Users want quick access to solutions on how to complete tasks. They want to complete the task at hand without the burden of extraneous information. The guidelines below will help you to write clear and concise instructions that help users to complete tasks without interference from information that is not needed for the task at hand.

 Use lists for instructions

Tasks consist of a series of individual steps that people follow in a specified order, so it makes sense that you should always use numbered lists for tasks. The numbered list helps the user to visualize the order of the steps in the task.

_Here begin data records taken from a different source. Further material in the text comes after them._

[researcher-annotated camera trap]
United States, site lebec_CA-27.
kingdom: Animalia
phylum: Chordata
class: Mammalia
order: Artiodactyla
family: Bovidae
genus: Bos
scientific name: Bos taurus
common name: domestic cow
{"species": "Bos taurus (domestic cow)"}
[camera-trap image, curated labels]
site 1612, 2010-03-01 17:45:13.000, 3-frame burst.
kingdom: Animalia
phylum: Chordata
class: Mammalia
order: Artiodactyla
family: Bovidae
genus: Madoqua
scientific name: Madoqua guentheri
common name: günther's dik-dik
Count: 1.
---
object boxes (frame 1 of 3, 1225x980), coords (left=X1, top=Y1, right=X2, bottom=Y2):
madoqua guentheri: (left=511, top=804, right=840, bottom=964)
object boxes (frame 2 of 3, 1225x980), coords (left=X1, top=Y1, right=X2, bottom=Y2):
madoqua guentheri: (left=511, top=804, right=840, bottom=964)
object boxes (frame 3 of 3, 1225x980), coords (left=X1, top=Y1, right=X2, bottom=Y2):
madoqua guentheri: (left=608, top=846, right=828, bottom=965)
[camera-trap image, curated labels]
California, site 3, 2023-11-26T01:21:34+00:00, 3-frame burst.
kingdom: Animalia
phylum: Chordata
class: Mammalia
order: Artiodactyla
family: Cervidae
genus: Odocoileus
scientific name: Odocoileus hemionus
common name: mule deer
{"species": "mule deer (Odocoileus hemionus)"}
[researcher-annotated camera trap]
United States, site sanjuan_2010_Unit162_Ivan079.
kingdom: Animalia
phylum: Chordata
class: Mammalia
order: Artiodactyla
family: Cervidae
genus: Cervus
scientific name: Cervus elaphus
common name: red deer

Compare the two examples below that describe the same task. The first example uses a list to describe the task. The list clearly shows the sequence of steps in the task.

Instructions using a list

To capture an image using the Windows 10 Snipping tool:

  1. Type Snipping Tool in the search box on the taskbar and then choose Snipping Tool. The Snipping Tool opens.
    snipping toolo
  2. Click the down arrow beside New to choose the shape of the capture window: free-form, rectangular, window, or full-screen snips.
  3. Select the part of the screen that you want to capture.
  4. Click the Save button to save the captured image.

The example below uses a paragraph to describe the same task. The paragraph doesn’t do a good job of clearly showing the individual steps in the task.

Instructions using a paragraph

To capture an image using the Windows 10 Snipping Tool, type Snipping Tool in the search box on the taskbar. Select the Snipping Tool to open the app. To capture the screen with the Snipping Tool, select New. Click the down arrow beside the New button to choose the shape of the capture window: free-form, rectangular, window, or full-screen snips. After you create the snip, click the Save button to save the captured image.
snipping toolo

Use a single action in each step

The steps in a procedure are easiest to understand when each step describes a single action. When you include more than one action in a step the user might get confused, especially if the steps are complex.

There are a few circumstances where you might include two steps in a step. If the steps are closely joined and they are simple, you can join the two steps into one step. The step in the example below contains two actions that are closely related, so you could choose to include both in one step.

Choose the file and click OK.

Start each step with an imperative

Start each step with an imperative, such as “Enter”, “Click”, “Select”, etc. When you start each step with an imperative, you are providing the user with clear cues on the required action for each step.

The example below starts each step with an imperative that describes the individual step.

  1. Double-click in the header. The header is highlighted for editing.
  2. Highlight the text you want to change and type the replacement text.
  3. Click Close Header and Footer in the ribbon after editing.

Ensure that the user does something in each step

You should avoid writing a system response as an individual step.

The incorrect example below includes a step in a procedure and a system response to the step.  But in the second step, the user is not doing something.

  1. On the Project menu, choose Open Project.
  2. The Open dialog window displays.

Instead, you should write the system response in the same step that initiates the system response.

  1. On the Project menu, choose Open Project. The Open dialog window displays.

Use graphics when needed

Simple instructions may not require graphics. But without any visual cues, users may have trouble in following the steps. Graphics can guide users through a task and help users to be sure that they are on the right track.

  • Try to include “just enough” graphics without disturbing the steps in the task. Use graphics as needed to help the user understand a step in a task.
  • Avoid including too many graphics since they can interrupt the flow of the content.
  • Do not use graphics as decoration. Use them only to support the steps in the task.
  • Add graphics immediately below the corresponding step in the task.
  • Use screenshots when you need to point to a specific part of the interface.

In the example below, the graphic helps the user to visualize the task.

To change the page orientation in Word:

  1. Click the Layout tab.
  2. Click Orientation in the Page Setup group.
    Change orientation
  3. Choose either Landscape or Portrait.

Test the instructions

Once you have written your instructions and carefully proofread the text, you might think your work is done. Right? Wrong! You should also test the instructions by asking testers to try and follow your instructions. You will likely be surprised when you try out the instructions on others.

You could conduct a full usability test, but even simple testing using the think-aloud protocol can give you valuable feedback. When you test instructions, you ask the tester to follow the steps in the instructions and think aloud as he/she is doing the task. Simple testing can help you to identify where users might run into difficulty.

If you don’t have access to any users for testing, you can also test the instructions yourself. After completing the instructions, set them aside for a day or two so you can look at them with a fresh eye. Then follow the steps in the instructions. While this isn’t ideal, it may help you to see where your instructions are missing important information.